Un préalable d'abord : qu'est-ce qu'un être pensant, un sujet ? C'est un être qui produit du sens, doué d'intentionnalité. Bertrand Méheust, bien sûr, ne l'ignore pas (M., 1978, p.303), mais ne le pose pas en principe ; or, si notre pensée n'est pas libre, ce que nous disons ou faisons n'a pas de sens. Tout individu pensant se donne la liberté comme fin ultime, laquelle détermine en retour des moyens. Formulé en termes physiques, la pensée a une propriété globale essentielle : elle peut fonctionner en temps inversé, le futur y déterminer le passé. C'est ce qu'on peut appeler la finalité intrinsèque ou immanente, par opposition stricte avec la causalité, toujours transcendante puisque nous ne sommes jamais qu'une partie matérielle de la réalité objective.
Cette définition de principe explique déjà le fait bien connu que les personnes "ravies" par des soucoupes déclarent généralement par la suite, sous hypnose, avoir déjà été enlevées (M., 92, p.XV). Outre l'éventuelle induction - banale - du psy de service (M., 92, pp. 105-109), il faut rappeler l'autonomie bien connue des complexes inconscients (les "personnalités secondes") qui, tout comme le moi conscient, reconstruisent en permanence le passé. L'hypothèse "engrammatique", relative à la mémoire, est d'ailleurs totalement abandonnée par les spécialistes, même les plus matérialistes (Changeux par exemple). Il est certain que les souvenirs ne sont en rien comparables à la mémoire d'un ordinateur, n'ont en d'autres termes pas la moindre objectivité spatiale (cérébrale ou génétique) : ce sont irréductiblement des moyens, des tendances subjectives, des configurations dynamiques virtuelles.
Physiologiquement parlant, il n'y a pas au rêve d'explication causale (c'est-à-dire par informations
circulant du passé vers le futur), au mythe a fortiori. On peut, avec Jung, considérer que le rêve compense le réel. Mais cette compensation est
créatrice et très générale. Une personne qui a soif ne rêve pas nécessairement qu'elle boit. L'imaginaire satisfait
d'abord son propre besoin, qui est de créer. A une dame qui déclarait à Picasso ne pas comprendre son tableau, le
peintre, exaspéré, répliqua : Il ne manquerait plus que ça. Est-ce que vous comprenez le chant des oiseaux ? Hein
? Quoi ? ... Et les pommes frites ? Vous les comprenez, les pommes frites ?
Un rêve n'est pas nécessairement
un produit de la mémoire ; il est toujours par contre le produit d'une intention, la vision d'un possible, qui
pourra ou non coïncider avec un présent réel ultérieur.

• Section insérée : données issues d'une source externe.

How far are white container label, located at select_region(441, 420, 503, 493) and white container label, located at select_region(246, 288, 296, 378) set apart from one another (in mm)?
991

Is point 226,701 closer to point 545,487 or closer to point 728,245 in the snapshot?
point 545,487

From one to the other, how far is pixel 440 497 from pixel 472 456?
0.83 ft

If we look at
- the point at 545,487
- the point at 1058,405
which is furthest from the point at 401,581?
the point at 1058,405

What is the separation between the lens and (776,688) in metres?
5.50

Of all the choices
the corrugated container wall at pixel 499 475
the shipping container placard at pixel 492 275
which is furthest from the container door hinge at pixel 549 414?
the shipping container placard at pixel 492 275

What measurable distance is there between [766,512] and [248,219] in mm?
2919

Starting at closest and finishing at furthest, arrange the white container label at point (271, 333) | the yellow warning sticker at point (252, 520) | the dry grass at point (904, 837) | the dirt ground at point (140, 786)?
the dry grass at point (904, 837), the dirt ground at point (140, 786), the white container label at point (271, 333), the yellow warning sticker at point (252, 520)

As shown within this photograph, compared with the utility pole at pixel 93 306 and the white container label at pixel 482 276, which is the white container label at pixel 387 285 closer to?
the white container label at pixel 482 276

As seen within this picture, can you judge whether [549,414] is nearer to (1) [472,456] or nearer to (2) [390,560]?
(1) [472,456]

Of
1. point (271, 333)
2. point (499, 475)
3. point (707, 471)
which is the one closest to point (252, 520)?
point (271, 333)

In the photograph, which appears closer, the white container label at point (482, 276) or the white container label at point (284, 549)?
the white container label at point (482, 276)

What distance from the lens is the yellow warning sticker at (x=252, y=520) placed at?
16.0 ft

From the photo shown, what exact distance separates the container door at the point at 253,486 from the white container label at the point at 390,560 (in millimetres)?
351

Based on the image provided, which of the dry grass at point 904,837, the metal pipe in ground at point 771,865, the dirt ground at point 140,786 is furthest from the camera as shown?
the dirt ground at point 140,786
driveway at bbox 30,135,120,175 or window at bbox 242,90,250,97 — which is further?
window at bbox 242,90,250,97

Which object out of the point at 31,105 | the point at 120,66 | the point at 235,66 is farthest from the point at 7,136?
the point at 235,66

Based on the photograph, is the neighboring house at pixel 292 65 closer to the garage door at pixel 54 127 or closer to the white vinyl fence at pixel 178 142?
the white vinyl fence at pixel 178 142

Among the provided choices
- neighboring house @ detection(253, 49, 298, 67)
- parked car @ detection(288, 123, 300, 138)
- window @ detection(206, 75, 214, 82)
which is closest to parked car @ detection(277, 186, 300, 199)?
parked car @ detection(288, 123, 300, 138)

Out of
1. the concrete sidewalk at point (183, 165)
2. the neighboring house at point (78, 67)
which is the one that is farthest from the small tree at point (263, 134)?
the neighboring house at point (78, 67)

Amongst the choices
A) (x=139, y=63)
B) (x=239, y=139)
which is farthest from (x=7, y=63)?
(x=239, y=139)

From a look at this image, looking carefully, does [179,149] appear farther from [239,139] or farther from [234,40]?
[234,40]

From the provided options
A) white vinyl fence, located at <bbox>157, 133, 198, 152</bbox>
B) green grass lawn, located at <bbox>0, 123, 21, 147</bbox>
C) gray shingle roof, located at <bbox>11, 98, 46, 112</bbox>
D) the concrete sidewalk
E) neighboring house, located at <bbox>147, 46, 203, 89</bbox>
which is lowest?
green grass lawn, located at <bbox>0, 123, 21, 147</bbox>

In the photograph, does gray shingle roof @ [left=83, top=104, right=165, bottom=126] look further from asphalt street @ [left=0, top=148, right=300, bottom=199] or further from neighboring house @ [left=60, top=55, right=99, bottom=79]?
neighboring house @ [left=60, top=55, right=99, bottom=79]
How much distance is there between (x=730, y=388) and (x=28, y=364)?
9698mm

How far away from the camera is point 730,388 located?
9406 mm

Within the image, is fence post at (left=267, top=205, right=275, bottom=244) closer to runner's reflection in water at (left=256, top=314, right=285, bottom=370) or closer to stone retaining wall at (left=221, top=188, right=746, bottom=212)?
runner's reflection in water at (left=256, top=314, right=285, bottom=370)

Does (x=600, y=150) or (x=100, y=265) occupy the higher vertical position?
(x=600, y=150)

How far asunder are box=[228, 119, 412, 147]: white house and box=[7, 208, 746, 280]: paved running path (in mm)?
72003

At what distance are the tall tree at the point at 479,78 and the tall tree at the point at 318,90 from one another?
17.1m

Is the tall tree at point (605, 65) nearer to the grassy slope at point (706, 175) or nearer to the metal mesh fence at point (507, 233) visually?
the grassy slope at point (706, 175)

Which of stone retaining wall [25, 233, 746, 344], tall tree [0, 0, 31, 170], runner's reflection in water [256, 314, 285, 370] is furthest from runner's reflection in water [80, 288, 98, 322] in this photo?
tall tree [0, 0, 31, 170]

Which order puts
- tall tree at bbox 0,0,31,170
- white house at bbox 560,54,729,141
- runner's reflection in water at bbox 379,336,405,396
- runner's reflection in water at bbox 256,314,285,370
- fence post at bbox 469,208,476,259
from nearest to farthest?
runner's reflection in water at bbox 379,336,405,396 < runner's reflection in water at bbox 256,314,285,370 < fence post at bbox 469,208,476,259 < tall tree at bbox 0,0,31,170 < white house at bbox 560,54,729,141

Certains contactés qui ne connaissaient rien aux ovnis (des Papous par exemple : M., 78, p.217) décrivent pourtant parfois des scénarios types. Nul besoin pour expliquer cela d'avoir recours a priori à quelque hypothèse archétypique qui travaillerait causalement l'espèce : le scénario type correspond simplement à ce que le contacté pourrait entendre ou lire ultérieurement. Et l'on ne voit pas pourquoi l'association d'une prémonition à une activité médiatique transmuterait celle-ci en mythe. Pour un parapsychologue, la situation est exactement la même que dans certains cas de hantises de lieu, où c'est à l'évidence l'état existentiel présent du sujet qui est déterminant, et non quelque énigmatique force tellurique - physique ou morale.
La querelle du platonisme, du culturalisme, des universaux, des archétypes (M., 92, pp. 160, 180) tombe dès qu'on considère les mythes comme des points de convergence finaliste, c'est-à-dire issus d'individus et gratuits. De ce point de vue, l'existence est partout et l'essence nulle part. Plus exactement, les universaux se trouvent dans l'avenir qu'on se construit, dans les possibles qu'on s'ouvre : c'est le principe même de la morale.
Savoir, en particulier, si la transe est pathologique ou non est une querelle de cultures certes (M., 92, p. 181), mais aussi de pouvoirs. L'individu seul, non la médecine ou la politique, est à même de dire s'il est sain ou malade : même infirme, l'individu qui réalise pour lui l'essentiel se considère comme sain. Une société évolutive et consensuelle ne dicte des normes que pour ses membres irresponsables.